Department of Infectious Diseases, Hôpital Pitié-Salpêtrière, AP-HP, Paris, France.
Mult Scler. 2021 Oct;27(11):1794-1798. doi: 10.1177/1352458521991433. Epub 2021 Feb 25.
Few cases of human papillomavirus (HPV) diseases have been reported in multiple sclerosis (MS) patients treated with fingolimod.
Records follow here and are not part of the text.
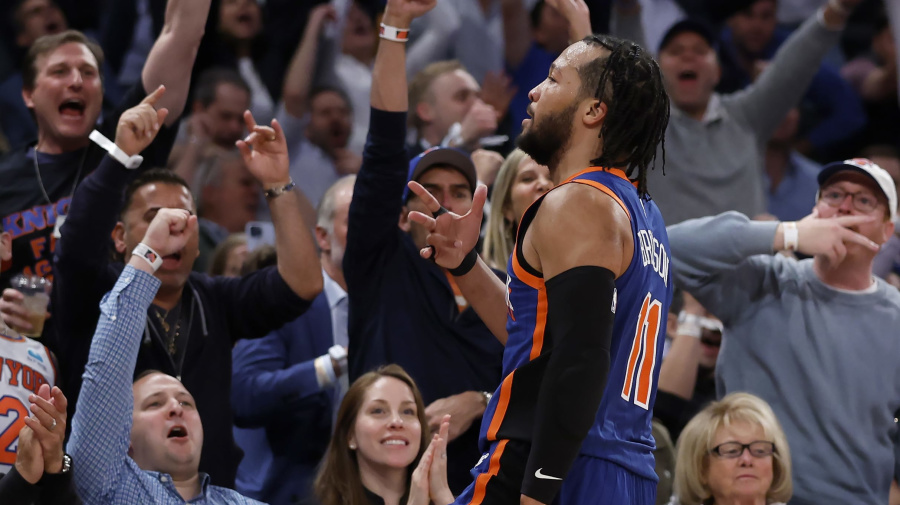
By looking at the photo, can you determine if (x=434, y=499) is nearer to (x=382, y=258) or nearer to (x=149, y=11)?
(x=382, y=258)

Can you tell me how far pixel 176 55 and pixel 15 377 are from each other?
4.75 ft

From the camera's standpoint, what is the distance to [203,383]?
14.1ft

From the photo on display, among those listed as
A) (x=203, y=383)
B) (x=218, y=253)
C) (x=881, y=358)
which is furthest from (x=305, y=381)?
(x=881, y=358)

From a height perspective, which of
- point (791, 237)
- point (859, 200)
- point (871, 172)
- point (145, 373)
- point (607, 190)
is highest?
point (871, 172)

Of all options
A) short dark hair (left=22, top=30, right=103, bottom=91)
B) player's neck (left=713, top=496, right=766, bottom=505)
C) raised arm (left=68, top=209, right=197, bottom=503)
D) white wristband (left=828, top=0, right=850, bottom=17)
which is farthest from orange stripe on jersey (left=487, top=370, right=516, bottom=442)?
white wristband (left=828, top=0, right=850, bottom=17)

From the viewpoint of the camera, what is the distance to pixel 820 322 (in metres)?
4.66

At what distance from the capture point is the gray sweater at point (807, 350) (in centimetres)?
454

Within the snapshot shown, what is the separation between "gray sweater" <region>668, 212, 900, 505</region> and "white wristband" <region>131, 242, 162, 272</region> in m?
1.96

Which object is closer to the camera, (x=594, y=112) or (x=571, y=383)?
(x=571, y=383)

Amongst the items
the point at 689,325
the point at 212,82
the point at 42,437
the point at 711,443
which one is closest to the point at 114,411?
the point at 42,437

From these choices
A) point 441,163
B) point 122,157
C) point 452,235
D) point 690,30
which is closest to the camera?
point 452,235

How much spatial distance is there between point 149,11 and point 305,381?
13.2 feet

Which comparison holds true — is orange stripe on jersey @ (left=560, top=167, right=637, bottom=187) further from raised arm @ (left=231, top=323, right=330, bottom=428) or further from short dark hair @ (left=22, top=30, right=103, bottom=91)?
short dark hair @ (left=22, top=30, right=103, bottom=91)

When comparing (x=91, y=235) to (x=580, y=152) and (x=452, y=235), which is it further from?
(x=580, y=152)
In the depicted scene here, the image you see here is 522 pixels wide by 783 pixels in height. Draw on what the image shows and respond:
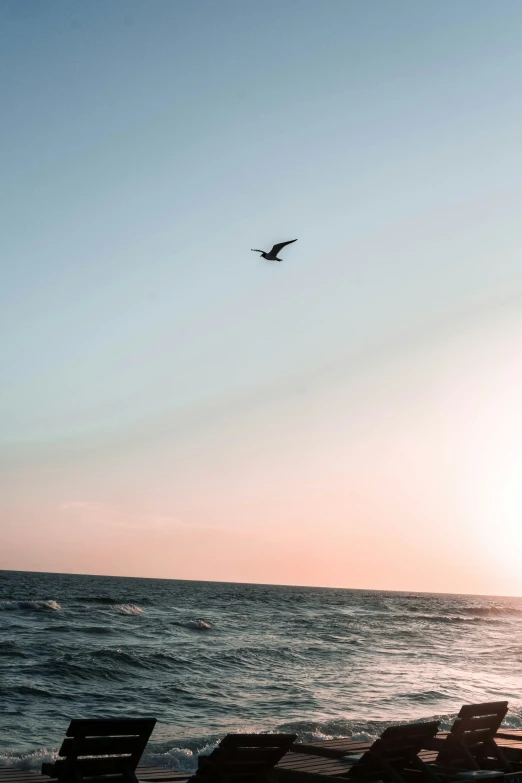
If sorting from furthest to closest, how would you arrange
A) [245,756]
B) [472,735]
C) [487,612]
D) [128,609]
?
[487,612] < [128,609] < [472,735] < [245,756]

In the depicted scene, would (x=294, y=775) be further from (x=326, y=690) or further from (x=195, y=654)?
(x=195, y=654)

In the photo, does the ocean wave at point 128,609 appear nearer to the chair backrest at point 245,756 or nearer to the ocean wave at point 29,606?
the ocean wave at point 29,606

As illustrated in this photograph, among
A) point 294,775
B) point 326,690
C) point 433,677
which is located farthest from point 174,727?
point 433,677

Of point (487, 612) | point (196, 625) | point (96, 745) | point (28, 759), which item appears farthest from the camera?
point (487, 612)

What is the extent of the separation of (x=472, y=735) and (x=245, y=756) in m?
3.20

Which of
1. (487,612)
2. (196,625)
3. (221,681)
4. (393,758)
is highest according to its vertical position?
(393,758)

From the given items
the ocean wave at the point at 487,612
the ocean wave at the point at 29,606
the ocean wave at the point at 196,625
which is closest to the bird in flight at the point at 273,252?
the ocean wave at the point at 196,625

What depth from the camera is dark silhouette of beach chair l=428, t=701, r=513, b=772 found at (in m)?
9.02

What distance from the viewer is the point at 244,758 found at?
7.60 meters

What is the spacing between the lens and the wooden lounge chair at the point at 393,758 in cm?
813

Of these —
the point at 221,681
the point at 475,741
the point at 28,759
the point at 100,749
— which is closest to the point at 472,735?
the point at 475,741

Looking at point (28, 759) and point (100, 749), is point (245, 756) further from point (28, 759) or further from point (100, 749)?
point (28, 759)

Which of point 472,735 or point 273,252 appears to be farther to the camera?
point 273,252

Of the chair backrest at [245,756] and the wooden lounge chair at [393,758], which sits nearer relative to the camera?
the chair backrest at [245,756]
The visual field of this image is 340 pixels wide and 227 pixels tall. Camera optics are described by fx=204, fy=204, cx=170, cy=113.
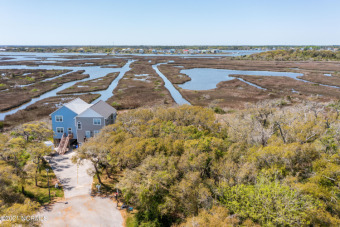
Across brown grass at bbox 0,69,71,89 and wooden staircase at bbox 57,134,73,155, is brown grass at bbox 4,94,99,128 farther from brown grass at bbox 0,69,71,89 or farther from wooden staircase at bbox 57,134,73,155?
brown grass at bbox 0,69,71,89

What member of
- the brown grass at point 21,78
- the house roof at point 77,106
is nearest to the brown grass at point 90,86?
the brown grass at point 21,78

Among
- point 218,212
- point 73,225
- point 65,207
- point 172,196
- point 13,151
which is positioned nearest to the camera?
point 218,212

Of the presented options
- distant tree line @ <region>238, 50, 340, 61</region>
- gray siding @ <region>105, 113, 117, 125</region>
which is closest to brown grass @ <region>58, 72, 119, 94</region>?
gray siding @ <region>105, 113, 117, 125</region>

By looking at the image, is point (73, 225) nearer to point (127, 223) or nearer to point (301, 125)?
point (127, 223)

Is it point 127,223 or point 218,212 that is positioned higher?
point 218,212

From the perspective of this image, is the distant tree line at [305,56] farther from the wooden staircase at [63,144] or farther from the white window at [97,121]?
the wooden staircase at [63,144]

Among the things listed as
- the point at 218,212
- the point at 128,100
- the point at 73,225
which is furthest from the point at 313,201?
the point at 128,100
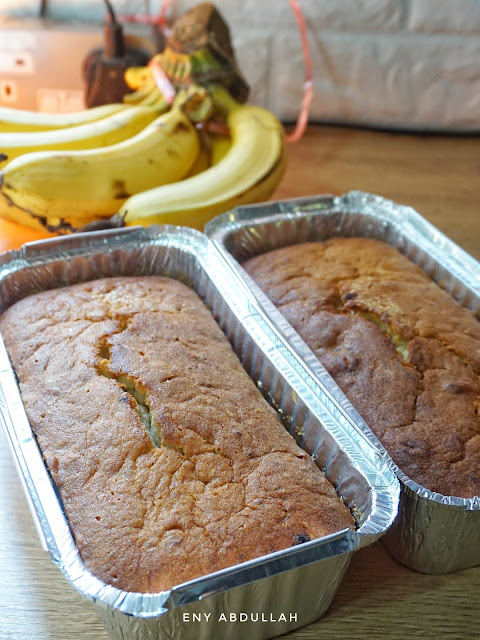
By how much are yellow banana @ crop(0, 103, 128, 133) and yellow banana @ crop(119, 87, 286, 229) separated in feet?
1.25

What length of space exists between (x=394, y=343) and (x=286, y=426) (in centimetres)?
29

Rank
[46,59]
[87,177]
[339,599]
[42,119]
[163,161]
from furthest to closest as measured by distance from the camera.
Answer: [46,59]
[42,119]
[163,161]
[87,177]
[339,599]

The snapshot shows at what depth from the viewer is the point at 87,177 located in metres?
1.64

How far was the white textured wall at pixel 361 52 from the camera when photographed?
240 centimetres

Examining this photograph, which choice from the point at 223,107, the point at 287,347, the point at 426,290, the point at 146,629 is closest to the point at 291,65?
the point at 223,107

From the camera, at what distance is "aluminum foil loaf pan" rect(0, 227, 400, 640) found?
868 millimetres

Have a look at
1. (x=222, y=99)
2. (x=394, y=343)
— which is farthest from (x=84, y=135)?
(x=394, y=343)

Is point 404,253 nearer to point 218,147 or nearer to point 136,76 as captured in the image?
point 218,147

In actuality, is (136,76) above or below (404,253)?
above

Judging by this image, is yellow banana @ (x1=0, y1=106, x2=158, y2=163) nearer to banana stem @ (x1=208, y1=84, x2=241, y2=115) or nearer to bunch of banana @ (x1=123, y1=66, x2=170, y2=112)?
bunch of banana @ (x1=123, y1=66, x2=170, y2=112)

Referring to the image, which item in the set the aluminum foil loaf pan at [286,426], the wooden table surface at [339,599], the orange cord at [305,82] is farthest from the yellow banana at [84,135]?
the wooden table surface at [339,599]

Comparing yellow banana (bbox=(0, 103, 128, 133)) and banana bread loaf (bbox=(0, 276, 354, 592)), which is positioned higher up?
yellow banana (bbox=(0, 103, 128, 133))

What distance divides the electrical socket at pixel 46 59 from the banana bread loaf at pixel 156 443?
1224 millimetres

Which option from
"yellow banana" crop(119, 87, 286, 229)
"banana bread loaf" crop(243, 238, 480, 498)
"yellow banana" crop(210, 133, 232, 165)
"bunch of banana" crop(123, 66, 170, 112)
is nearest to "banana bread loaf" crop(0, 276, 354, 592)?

We describe a case series of 16 MS patients (11 women, 5 men) developing HPV lesions after the onset of fingolimod, without previous HPV history. Fingolimod had to be discontinued in six patients. Six patients received vaccination for HPV, with good tolerance. Our report highlights that systematic HPV screening and discussion about HPV vaccination before fingolimod onset are crucial. In case of occurrence of HPV lesions during fingolimod treatment, a comprehensive workup of HPV disease is necessary, with discussion of HPV vaccination to prevent secondary lesions. Prevalence studies of HPV lesions are needed in MS patients with the different disease-modifying therapies.
已有报道显示,在使用芬戈莫德治疗多发性硬化症(MS)的患者中,出现了少数人类乳头瘤病毒(HPV)疾病病例。我们描述了一组 16 例 MS 患者(11 名女性,5 名男性)在使用芬戈莫德后出现 HPV 病变,且这些患者均无 HPV 既往史。6 名患者因出现 HPV 病变而停用芬戈莫德。6 名患者接受了 HPV 疫苗接种,且耐受性良好。我们的报告强调,在开始使用芬戈莫德之前,进行系统的 HPV 筛查和讨论 HPV 疫苗接种非常重要。如果在使用芬戈莫德治疗期间出现 HPV 病变,需要对 HPV 疾病进行全面检查,并讨论接种 HPV 疫苗以预防继发病变。需要对使用不同疾病修正治疗的 MS 患者进行 HPV 病变的患病率研究。